(a) (i) Show that a compact metric space must be complete.

(ii) If a metric space is complete and bounded, must it be compact? Give a proof or counterexample.

(b) A metric space $(X, d)$ is said to be totally bounded if for all $\epsilon>0$, there exists $N \in \mathbb{N}$ and $\left\{x_{1}, \ldots, x_{N}\right\} \subset X$ such that $X=\bigcup_{i=1}^{N} B_{\epsilon}\left(x_{i}\right) .$

(i) Show that a compact metric space is totally bounded.

(ii) Show that a complete, totally bounded metric space is compact.
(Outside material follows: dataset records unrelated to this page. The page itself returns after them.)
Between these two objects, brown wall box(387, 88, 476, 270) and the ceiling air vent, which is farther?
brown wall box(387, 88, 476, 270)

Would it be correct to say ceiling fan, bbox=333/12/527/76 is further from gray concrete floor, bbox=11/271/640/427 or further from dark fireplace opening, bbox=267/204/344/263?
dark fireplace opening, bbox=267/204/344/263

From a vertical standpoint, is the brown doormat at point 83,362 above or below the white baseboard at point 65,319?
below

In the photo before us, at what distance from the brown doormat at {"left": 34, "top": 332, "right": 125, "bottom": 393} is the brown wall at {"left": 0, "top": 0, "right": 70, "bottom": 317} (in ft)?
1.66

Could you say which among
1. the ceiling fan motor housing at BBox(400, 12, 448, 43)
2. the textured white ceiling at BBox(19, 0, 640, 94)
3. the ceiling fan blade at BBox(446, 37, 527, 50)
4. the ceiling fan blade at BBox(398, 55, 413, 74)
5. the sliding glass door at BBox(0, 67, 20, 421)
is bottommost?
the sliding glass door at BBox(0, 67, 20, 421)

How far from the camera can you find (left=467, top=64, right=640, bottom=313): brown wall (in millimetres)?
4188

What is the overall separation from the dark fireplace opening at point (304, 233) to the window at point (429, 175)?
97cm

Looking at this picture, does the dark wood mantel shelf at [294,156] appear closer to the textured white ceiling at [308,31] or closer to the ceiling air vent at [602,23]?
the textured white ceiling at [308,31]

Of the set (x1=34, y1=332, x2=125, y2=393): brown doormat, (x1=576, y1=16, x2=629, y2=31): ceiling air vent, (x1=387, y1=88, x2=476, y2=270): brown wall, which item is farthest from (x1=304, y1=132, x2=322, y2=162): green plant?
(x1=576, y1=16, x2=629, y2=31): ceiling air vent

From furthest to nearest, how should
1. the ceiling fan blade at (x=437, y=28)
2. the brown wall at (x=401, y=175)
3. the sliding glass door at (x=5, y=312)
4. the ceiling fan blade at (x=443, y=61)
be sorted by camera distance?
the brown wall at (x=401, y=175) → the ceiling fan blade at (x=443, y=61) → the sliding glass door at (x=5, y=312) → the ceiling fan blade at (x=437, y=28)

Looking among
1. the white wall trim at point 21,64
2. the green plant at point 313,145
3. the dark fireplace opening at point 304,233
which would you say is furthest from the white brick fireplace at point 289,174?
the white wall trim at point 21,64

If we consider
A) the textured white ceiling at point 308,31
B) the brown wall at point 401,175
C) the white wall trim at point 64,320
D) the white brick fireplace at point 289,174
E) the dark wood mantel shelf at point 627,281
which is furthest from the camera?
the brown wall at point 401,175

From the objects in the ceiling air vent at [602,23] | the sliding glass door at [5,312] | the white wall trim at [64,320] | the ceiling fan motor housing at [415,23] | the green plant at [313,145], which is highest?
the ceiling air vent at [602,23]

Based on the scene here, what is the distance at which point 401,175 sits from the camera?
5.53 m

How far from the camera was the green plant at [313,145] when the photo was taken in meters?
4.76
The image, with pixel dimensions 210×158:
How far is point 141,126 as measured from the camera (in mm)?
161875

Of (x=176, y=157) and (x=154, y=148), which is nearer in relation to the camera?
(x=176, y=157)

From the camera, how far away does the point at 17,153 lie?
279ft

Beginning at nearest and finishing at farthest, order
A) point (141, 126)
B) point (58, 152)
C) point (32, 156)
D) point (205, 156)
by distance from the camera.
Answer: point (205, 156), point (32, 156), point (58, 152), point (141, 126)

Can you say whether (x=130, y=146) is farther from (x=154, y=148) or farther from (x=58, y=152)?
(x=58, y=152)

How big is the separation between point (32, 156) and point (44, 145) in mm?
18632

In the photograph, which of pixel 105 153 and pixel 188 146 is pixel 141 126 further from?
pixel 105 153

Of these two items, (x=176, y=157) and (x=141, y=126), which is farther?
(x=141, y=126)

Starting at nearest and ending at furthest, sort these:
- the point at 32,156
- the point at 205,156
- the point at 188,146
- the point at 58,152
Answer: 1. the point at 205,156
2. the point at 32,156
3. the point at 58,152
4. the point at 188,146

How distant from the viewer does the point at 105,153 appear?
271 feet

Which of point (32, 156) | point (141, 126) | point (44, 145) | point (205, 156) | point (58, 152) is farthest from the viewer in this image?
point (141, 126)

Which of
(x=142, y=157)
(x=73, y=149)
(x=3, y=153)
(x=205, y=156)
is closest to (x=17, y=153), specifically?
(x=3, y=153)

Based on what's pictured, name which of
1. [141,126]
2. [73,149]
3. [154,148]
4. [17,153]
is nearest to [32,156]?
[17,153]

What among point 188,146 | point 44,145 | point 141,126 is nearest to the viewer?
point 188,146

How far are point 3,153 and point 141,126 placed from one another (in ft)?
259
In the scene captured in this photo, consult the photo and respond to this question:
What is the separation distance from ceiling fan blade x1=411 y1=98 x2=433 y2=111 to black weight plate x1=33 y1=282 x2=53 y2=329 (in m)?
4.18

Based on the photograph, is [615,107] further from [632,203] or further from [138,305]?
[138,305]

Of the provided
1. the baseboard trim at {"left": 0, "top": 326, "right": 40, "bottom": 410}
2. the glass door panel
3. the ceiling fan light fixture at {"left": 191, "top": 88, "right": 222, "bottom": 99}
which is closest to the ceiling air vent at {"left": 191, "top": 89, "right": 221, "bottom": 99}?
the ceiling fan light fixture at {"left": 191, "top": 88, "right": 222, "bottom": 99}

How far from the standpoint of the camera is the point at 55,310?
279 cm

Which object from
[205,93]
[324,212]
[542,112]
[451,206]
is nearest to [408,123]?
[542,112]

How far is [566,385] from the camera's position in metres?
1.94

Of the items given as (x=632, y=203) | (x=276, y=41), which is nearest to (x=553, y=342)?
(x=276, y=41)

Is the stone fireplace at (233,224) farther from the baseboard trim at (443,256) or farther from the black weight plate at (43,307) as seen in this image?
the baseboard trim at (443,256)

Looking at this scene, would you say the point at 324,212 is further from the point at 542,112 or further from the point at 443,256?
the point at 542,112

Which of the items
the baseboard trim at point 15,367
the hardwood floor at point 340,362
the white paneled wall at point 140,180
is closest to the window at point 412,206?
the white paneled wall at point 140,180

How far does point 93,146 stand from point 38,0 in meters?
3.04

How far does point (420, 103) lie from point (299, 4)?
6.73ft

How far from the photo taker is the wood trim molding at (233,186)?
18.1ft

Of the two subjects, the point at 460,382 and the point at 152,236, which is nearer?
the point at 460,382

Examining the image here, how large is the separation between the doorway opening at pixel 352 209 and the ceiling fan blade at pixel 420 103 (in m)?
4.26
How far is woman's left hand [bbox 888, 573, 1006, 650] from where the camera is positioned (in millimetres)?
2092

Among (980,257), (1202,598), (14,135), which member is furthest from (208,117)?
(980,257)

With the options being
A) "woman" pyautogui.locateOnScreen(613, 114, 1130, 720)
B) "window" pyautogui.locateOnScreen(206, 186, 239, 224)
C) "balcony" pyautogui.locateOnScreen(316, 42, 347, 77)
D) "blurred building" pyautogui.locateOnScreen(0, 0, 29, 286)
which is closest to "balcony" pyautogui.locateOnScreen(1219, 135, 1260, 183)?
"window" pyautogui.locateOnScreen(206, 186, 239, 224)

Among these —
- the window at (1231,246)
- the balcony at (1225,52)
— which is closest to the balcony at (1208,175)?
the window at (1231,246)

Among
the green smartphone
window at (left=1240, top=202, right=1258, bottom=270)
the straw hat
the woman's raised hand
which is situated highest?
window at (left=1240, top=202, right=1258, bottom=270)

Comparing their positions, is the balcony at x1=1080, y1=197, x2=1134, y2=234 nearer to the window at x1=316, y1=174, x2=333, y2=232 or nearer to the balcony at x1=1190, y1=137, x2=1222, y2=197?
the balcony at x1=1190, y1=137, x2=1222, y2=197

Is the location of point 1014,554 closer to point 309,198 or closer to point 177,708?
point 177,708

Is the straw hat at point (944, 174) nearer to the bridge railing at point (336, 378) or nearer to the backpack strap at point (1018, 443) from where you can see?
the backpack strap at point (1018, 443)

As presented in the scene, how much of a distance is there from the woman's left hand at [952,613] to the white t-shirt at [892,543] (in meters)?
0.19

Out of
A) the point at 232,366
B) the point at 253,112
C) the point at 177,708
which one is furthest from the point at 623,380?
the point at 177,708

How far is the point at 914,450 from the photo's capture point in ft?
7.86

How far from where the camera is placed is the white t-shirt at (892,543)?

[Hint: If $\left(x_{n}\right)$ is Cauchy, then there is a subsequence $\left(x_{n_{j}}\right)$ such that

$$\left.\sum_{j} d\left(x_{n_{j+1}}, x_{n_{j}}\right)<\infty .\right]$$

(iii) Consider the space $C[0,1]$ of continuous functions $f:[0,1] \rightarrow \mathbb{R}$, with the metric

$$d(f, g)=\min \left\{\int_{0}^{1}|f(t)-g(t)| d t, 1\right\} .$$

Is this space compact? Justify your answer.